Pooler converses with Koenig by speaking into a phone that transcribes every word so he can see the conversation, then can type a response as needed.
Koenig is thankful that the people at Abby’s gave him a chance to show what he could do.
“It’s become the best job I’ve ever had, I’m very grateful for all of my fellow employees, all of the people that work here are extremely eager and willing to learn basic signs and utilize communications technology that we have available to communicate with me. When they walk by me, they touch me so I am aware of their presence, so I know they are right by me and I won’t knock them down,” he signed.
His sight in that eye continues to deteriorate, but his goal is to continue working there as long as he can.
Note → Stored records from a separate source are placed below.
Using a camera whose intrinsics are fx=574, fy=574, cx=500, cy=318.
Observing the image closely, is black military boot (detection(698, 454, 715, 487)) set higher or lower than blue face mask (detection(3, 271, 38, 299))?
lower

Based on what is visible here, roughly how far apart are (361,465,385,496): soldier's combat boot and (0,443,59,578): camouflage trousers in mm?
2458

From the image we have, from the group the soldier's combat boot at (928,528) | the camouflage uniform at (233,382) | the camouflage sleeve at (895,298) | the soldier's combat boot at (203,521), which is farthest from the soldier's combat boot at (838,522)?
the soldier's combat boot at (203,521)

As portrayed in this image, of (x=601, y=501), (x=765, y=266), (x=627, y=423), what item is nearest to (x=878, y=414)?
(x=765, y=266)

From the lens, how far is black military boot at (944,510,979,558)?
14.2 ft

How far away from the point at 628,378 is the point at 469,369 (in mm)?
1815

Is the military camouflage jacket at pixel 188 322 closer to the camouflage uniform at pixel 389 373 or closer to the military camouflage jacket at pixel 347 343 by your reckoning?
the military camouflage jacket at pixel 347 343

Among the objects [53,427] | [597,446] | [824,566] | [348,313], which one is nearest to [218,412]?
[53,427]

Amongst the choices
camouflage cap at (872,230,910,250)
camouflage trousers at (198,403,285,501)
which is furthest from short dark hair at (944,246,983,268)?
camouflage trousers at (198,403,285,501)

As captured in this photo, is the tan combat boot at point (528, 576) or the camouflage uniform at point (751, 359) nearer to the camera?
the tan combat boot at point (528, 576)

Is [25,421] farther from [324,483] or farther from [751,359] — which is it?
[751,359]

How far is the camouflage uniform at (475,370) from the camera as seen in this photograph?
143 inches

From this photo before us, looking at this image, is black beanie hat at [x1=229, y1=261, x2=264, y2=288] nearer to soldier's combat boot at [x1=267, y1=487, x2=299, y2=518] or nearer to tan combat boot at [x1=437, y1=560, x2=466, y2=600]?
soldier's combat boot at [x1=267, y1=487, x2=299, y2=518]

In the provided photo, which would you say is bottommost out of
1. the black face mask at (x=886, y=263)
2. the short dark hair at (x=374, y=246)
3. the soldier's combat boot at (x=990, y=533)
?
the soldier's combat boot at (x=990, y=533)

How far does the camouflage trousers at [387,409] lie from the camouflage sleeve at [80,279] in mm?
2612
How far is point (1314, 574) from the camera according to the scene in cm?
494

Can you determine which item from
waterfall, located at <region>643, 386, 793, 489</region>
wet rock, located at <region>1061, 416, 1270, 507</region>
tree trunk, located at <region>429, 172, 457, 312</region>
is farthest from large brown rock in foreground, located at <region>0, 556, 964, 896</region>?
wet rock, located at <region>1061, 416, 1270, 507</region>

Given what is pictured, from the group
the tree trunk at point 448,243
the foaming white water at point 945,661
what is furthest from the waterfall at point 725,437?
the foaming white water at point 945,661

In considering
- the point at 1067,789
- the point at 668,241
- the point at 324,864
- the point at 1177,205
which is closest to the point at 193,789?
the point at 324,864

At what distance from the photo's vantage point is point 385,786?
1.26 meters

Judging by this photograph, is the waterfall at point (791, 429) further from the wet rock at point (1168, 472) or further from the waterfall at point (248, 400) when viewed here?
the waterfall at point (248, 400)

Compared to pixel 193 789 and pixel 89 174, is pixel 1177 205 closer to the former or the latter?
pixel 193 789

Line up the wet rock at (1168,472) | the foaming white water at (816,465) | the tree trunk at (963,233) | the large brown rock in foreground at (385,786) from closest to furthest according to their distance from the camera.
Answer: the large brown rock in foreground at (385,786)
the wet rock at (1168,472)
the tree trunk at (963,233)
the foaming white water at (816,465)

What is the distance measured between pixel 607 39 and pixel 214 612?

“I want to continue working until the time comes that my eyesight just gets too bad,” he signed. “It’s slowly degenerating every year and my scope of vision is becoming narrower. I do plan to work here as long as possible because I feel like I belong here and all the people I work with are like a family to me.”
Koenig wears a fold-out red, white and black cane on his belt that he uses to show others that he has hearing and sight issues. He spent two months at the Helen Keller Institute in New York improving his communication skills and has traveled to other countries to teach communication skills to others. He has been on missions for his church, going to Romania and Cuba to teach the Bible in sign language and plans to go back to Cuba in March to continue work there.
Maren Koenig had to come to grips with all that comes with her husband’s vision and hearing challenges.
“You can’t just yell across the house, and say, ‘Hey could you get me something?’ I mean there are two disabilities there,” she said. “I had to make a choice and I don’t regret it, it’s given me a lot of patience, increased my character, so it’s been good for me, too.”
Robert Koenig studies his wife intently while leaning up against a kitchen counter. Maren Koenig signs a response from Pooler about what her husband means to Abby’s.
A big grin spread across his face as he looked up at the ceiling.
The huge smile needed no interpretation at all.